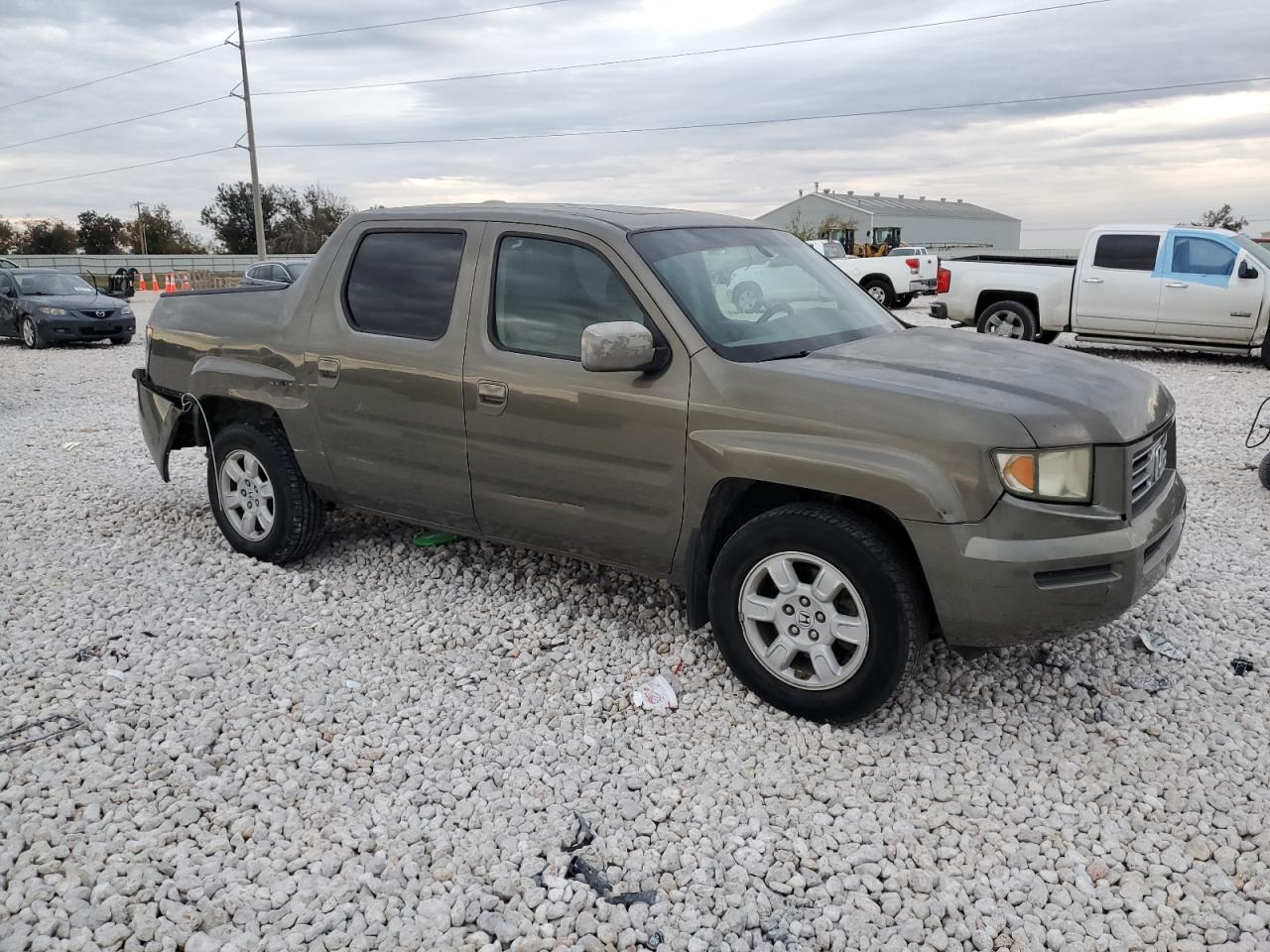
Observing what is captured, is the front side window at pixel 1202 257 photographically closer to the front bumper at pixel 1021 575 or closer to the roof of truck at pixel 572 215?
the roof of truck at pixel 572 215

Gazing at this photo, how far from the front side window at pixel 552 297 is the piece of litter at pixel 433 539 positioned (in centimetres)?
165

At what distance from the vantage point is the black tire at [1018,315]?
1476 cm

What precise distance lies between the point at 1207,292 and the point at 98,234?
8455 centimetres

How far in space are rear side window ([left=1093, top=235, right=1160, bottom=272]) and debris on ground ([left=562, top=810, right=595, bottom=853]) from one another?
538 inches

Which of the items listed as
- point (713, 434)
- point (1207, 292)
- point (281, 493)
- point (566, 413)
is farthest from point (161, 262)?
point (713, 434)

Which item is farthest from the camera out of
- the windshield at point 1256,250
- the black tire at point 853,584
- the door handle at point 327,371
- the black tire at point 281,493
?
the windshield at point 1256,250

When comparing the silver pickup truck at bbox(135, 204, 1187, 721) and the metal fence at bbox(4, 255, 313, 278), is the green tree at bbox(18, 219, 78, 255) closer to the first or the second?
the metal fence at bbox(4, 255, 313, 278)

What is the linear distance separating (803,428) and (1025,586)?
3.04 ft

______

**Given task**
Recast the stretch of the records above, from the line containing "How far in space" through the end of the records, as a numbered list with one line per item and blank lines left out.

**Result of the exercise**
1. How far in space are rear side window ([left=1093, top=235, right=1160, bottom=272]) and debris on ground ([left=562, top=810, right=595, bottom=853]) from one another?
2. 538 inches
3. Which of the items listed as
4. - point (713, 434)
5. - point (1207, 292)
6. - point (281, 493)
7. - point (566, 413)
8. is farthest from point (161, 262)?
9. point (713, 434)
10. Which item is farthest from the camera out of
11. - the windshield at point 1256,250
12. - the black tire at point 853,584
13. - the door handle at point 327,371
14. - the black tire at point 281,493
15. ?
16. the windshield at point 1256,250
17. When comparing the silver pickup truck at bbox(135, 204, 1187, 721) and the metal fence at bbox(4, 255, 313, 278), is the green tree at bbox(18, 219, 78, 255) closer to the first or the second?
18. the metal fence at bbox(4, 255, 313, 278)
19. What is the linear distance separating (803,428) and (1025,586)?
20. 3.04 ft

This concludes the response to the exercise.